Let's see what happens if we don't remove the bars:

In [28]:
for i in trange(5, desc="i"):
    for j in trange(5, desc=f"j ({i=})", leave=True):
        for k in trange(5, desc=f"k ({i=} {j=})", leave=True):
            sleep(0.01)

i:   0%|          | 0/5 [00:00<?, ?it/s]

j (i=0):   0%|          | 0/5 [00:00<?, ?it/s]

k (i=0 j=0):   0%|          | 0/5 [00:00<?, ?it/s]
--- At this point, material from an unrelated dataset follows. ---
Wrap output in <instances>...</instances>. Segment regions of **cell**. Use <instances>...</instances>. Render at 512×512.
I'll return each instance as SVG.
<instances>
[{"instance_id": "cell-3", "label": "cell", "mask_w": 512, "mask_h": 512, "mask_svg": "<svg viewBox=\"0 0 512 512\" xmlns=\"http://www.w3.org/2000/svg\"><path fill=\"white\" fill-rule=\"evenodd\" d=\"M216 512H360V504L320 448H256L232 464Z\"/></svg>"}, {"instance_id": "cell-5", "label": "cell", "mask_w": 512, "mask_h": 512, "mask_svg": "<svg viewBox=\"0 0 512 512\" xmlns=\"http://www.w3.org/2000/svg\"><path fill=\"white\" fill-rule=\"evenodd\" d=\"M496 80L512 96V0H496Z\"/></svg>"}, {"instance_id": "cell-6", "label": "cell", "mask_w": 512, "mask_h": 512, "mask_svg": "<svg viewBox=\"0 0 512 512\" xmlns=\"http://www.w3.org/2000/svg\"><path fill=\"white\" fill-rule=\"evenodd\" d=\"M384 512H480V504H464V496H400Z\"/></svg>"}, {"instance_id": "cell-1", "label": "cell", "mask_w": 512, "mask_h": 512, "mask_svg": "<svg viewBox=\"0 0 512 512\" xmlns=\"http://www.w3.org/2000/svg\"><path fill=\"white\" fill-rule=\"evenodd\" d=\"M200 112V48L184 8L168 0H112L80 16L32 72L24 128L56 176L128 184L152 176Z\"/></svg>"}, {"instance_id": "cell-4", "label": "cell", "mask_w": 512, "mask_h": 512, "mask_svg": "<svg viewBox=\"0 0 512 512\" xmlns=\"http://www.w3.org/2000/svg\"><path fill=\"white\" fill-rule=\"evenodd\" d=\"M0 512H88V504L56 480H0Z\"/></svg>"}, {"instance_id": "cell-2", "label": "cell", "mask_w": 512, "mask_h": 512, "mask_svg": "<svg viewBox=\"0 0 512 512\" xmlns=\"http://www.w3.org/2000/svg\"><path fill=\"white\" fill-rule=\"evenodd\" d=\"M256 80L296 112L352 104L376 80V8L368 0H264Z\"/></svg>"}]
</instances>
k (i=0 j=1):   0%|          | 0/5 [00:00<?, ?it/s]

k (i=0 j=2):   0%|          | 0/5 [00:00<?, ?it/s]

k (i=0 j=3):   0%|          | 0/5 [00:00<?, ?it/s]

k (i=0 j=4):   0%|          | 0/5 [00:00<?, ?it/s]

j (i=1):   0%|          | 0/5 [00:00<?, ?it/s]

k (i=1 j=0):   0%|          | 0/5 [00:00<?, ?it/s]

k (i=1 j=1):   0%|          | 0/5 [00:00<?, ?it/s]

k (i=1 j=2):   0%|          | 0/5 [00:00<?, ?it/s]

k (i=1 j=3):   0%|          | 0/5 [00:00<?, ?it/s]

k (i=1 j=4):   0%|          | 0/5 [00:00<?, ?it/s]

j (i=2):   0%|          | 0/5 [00:00<?, ?it/s]

k (i=2 j=0):   0%|          | 0/5 [00:00<?, ?it/s]

k (i=2 j=1):   0%|          | 0/5 [00:00<?, ?it/s]

k (i=2 j=2):   0%|          | 0/5 [00:00<?, ?it/s]

k (i=2 j=3):   0%|          | 0/5 [00:00<?, ?it/s]

k (i=2 j=4):   0%|          | 0/5 [00:00<?, ?it/s]

j (i=3):   0%|          | 0/5 [00:00<?, ?it/s]

k (i=3 j=0):   0%|          | 0/5 [00:00<?, ?it/s]

k (i=3 j=1):   0%|          | 0/5 [00:00<?, ?it/s]

k (i=3 j=2):   0%|          | 0/5 [00:00<?, ?it/s]

k (i=3 j=3):   0%|          | 0/5 [00:00<?, ?it/s]

k (i=3 j=4):   0%|          | 0/5 [00:00<?, ?it/s]

j (i=4):   0%|          | 0/5 [00:00<?, ?it/s]

k (i=4 j=0):   0%|          | 0/5 [00:00<?, ?it/s]

k (i=4 j=1):   0%|          | 0/5 [00:00<?, ?it/s]

k (i=4 j=2):   0%|          | 0/5 [00:00<?, ?it/s]

k (i=4 j=3):   0%|          | 0/5 [00:00<?, ?it/s]

k (i=4 j=4):   0%|          | 0/5 [00:00<?, ?it/s]

## Conclusion

This is a very neat and easy to use library, giving a lot of functionality out of the box, along with a slew of customization options.

It has much more functionality than I presented here - it will work fine with multi-threading, is async aware, and of course CLI style apps.

It even supports more advanced features such as callbacks, hooks, Pandas integration, Keras and Dask integration and much much more.